There is an abundance of bad blood playing out over the airwaves between Steele and current RNC Chair Reince Priebus. Much of the animus from Steele, who’s attempting to repair his name against what he views as attempts to unfairly discredit his legacy as former RNC Chair, stems from the close working relationship the two had only a few years ago. Priebus was Steele’s lieutenant back then, and Steele made sure his friend’s home state machine in Wisconsin was the beneficiary of considerable national party resources.
Sources close to Steele describe him as feeling personally hurt and “betrayed.” When Steele was Chair, Republicans retook the House majority, came within striking distance of the Senate majority, and racked up a wave of victories in state legislatures and gubernatorial races. During Priebus’ reign, the party lost its bid for the White House, made no new gains in the House and found itself losing key Senate races it should’ve won.
“The RNC took chances to go with the typical political numbers over the past two years and it cost them,” observes Republican strategist and former Congressional candidate Lenny McAllister. “Even in the states where Republicans hold the governor’s mansions and/or the general assemblies, the reception to their leadership has been lukewarm at best.”
That said, RNC insiders on Capitol Hill say Steele’s management style as Chair rubbed many in the party the wrong way.
“Steele came in all guns blazing,” contends a GOP insider who spoke on condition of anonymity because of their closeness to Steele and intimate knowledge of internal RNC decisions. “He was like: ‘I’m the H.N.I.C. He never really talked to folks about his plans or explained his reasoning. He would just make a decision and push it through.”
“Priebus, on the other hand, you’ve got to give him credit. He actually went on a listening tour before rolling out the report. This autopsy is a strong plan.”
While it might be strong on paper, the jury is still out on what it means for African Americans. It recommends the creation of a Growth and Opportunity Inclusion Council focused exclusively on minority outreach strategies, similar to efforts in the mid ‘90s – but, that didn’t bear much fruit back then.
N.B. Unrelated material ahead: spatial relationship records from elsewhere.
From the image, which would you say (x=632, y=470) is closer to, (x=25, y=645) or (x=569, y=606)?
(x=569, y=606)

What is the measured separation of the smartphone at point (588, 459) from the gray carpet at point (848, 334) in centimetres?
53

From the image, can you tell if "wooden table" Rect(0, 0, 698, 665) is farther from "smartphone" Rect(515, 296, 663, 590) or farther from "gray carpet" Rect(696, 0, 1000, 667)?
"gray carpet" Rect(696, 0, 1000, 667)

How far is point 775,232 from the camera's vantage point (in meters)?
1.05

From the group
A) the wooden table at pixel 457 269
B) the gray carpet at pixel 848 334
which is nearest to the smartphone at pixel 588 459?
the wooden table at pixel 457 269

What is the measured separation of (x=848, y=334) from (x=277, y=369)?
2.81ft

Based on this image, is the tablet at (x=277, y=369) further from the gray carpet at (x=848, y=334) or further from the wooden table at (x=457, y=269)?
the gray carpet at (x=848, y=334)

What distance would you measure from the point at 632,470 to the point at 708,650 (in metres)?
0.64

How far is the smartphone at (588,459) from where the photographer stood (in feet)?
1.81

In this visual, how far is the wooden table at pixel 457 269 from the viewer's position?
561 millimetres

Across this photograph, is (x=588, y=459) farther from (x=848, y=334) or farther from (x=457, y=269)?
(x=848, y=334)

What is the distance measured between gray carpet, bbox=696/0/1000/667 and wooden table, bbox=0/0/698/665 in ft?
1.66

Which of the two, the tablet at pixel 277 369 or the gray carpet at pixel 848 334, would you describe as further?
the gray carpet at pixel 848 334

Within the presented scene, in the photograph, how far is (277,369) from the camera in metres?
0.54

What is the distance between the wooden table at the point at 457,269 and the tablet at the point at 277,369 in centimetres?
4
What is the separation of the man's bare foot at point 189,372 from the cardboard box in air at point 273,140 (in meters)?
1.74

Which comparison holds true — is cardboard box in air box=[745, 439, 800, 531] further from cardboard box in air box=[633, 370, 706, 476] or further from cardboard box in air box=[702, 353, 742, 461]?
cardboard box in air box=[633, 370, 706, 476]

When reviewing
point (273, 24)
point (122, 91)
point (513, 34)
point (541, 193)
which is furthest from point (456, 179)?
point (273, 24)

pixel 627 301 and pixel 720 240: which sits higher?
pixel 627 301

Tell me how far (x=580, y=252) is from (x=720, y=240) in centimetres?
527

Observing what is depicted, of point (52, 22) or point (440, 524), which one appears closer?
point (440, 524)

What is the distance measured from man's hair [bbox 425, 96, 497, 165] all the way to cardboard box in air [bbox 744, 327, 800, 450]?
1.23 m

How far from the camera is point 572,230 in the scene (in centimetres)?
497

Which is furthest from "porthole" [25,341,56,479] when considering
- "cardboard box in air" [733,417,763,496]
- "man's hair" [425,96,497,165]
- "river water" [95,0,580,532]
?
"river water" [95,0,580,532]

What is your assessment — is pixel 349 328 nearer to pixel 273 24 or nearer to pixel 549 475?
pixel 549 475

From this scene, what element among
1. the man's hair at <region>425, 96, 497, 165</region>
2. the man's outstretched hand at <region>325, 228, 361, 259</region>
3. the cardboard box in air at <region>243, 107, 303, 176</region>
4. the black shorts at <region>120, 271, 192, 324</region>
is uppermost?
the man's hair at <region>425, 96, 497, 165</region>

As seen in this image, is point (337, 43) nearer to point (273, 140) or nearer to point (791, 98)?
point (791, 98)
And the section in the report on African Americans takes up less than a page with no details on messaging - compared to the nearly three page section on Latinos. At one point, the report gaffes in a sentence about outreach to “Caribbean, Jamaican, and Haitian immigrants,” perhaps forgetting that Jamaicans and Haitians are actually within the larger Caribbean community.
Steele charges that the “bulk of that $10 million commitment won’t go into the Black community. The bulk will go into the Hispanic community.”
Williams contends that the effort is “a permanent grassroots campaign to improve our contact with voters and engage with all minority communities. The RNC is not interested in paying lip service to the Black community.”
But, Steele sees the GOP unable to release itself from what he calls a “one-size fits all mindset.”
“So, the argument goes that if you’re socially conservative: why aren’t you a Republican? I’ve heard this so many times with respect to African Americans. My response back to them is: have you talked to one? Have you had a conversation with them beyond talking about abortion and gay marriage? Because they are more than that and there are very deep and systemic issues that affect the Black community.”
Charles D. Ellison is a Washington Correspondent for The Philadelphia Tribune.